Under the PER, Fiji’s military and security forces retain absolute control over the country’s population; and soldiers and police enjoy complete immunity from prosecution for their actions, including serious violations of human rights.
The Amnesty International report documents a pattern of government interference in the judiciary, severe censorship of the media and the harassment and arrests of government critics.
“The ongoing harassment and arbitrary detention of journalists, lawyers, clergy, community leaders and critics by the authorities under the broad and sweeping provisions of the PER are tactics used to suppress any form of dissent,” said Bose.
Amnesty International called on Fiji’s international donors and investors to press the government to return to the rule of law. In particular, China, which has massively increased its financial assistance to Fiji since the 2006 coup, should use its influence to resolve the constitutional crisis.
“China has long claimed that it doesn’t interfere in other country’s affairs, but, in Fiji, China has clearly favoured one side of a long political dispute—and in the process ignored the country’s human rights situation,” said Donna Guest, Amnesty International’s Asia-Pacific Deputy Director.
• From 10 April until 20 May 2009, the police, military and other government officials arrested approximately 40 people, including journalists. Although all have subsequently been released, the authorities are using short-term arrests and intimidation as a tactic to suppress freedom of expression.
• Police arrested 60 year old politician Iliesa Duvuloco and five other men under the PER and detained them on 17 April for four days for distributing pamphlets highly critical of the leaders of the interim government. Military officers beat the six men and forced them to undertake military-type drills.
Note to editors:
On 5 December 2006, following a protracted public stand-off between the Laisenia Qarase-led multi party government and the military, the Republic of Fiji Military Forces (RFMF) led by Commodore Frank Bainimarama executed a military coup d’etat against Qarase’s government.
One of the direct consequences of the military takeover in 2006 was extensive human rights violations by the security forces. Prominent political figures including critics of the military government were arbitrarily detained and subjected to torture or other cruel, inhuman or degrading treatment or punishment by the military. In February 2007, the military admitted to taking more than 1,100 people to the military barracks, who were then beaten, otherwise treated inhumanely and forced to do military type drills such as running and being forced to carry heavy loads.

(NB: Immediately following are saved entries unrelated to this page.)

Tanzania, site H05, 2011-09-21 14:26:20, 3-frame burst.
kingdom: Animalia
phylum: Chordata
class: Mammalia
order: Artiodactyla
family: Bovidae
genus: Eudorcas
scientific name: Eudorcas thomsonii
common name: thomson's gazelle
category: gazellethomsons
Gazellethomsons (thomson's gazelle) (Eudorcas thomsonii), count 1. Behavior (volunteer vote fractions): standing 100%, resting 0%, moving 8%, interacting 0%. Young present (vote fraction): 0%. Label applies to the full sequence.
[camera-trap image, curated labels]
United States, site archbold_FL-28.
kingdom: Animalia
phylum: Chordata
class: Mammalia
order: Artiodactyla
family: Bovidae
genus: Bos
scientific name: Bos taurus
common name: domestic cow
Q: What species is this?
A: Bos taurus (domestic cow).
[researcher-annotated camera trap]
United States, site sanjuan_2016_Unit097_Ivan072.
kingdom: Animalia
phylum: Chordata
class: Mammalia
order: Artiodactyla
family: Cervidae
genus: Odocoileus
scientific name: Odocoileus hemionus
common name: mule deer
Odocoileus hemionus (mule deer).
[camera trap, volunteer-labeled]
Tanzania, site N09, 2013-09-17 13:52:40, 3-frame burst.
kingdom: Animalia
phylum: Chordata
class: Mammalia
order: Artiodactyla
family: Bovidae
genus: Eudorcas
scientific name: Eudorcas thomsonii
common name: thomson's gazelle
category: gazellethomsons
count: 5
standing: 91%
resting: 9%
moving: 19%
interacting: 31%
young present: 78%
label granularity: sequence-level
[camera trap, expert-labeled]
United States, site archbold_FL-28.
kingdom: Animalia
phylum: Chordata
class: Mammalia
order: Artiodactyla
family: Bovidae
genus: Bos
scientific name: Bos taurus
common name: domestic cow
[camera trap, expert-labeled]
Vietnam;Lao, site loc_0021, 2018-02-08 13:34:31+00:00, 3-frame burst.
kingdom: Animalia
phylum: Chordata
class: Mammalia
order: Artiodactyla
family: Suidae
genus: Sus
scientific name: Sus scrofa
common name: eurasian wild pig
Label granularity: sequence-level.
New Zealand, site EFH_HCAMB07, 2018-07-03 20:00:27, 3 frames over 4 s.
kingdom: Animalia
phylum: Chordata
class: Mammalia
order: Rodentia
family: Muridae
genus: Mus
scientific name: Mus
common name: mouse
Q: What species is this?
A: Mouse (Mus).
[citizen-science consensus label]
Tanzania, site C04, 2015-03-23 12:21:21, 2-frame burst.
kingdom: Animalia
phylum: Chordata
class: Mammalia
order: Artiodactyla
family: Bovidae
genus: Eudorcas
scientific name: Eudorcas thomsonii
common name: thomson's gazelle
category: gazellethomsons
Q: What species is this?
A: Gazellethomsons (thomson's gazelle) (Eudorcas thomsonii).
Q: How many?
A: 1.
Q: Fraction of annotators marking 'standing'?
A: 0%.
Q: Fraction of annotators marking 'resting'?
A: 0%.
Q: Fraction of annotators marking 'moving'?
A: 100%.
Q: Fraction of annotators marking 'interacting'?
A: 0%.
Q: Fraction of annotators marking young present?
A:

Fiji’s coup culture began in May 1987 when then Lieutenant Colonel Sitiveni Rabuka overthrew the Indian dominated government of the Labour and National Federation Party Coalition. The Rabuka coup and subsequent moves by the interim government set up afterwards saw the rise of ethno-nationalism, culminating in a constitution which preserved political leadership and other constitutional positions for indigenous Fijians only. These changes marginalised the Indian community, descendants of those who had been brought from India by the then British colonial government.
Apolosi Bose, Amnesty International’s Pacific Researcher and author of the report, was in Fiji at the time the constitution was abrogated on 10 April. He conducted wide-ranging research and interviewed more than 80 people including representatives of various organizations and members of the public. He and Amnesty International colleagues have continued to monitor the situation closely and to maintain records of human rights abuses in Fiji as they are reported.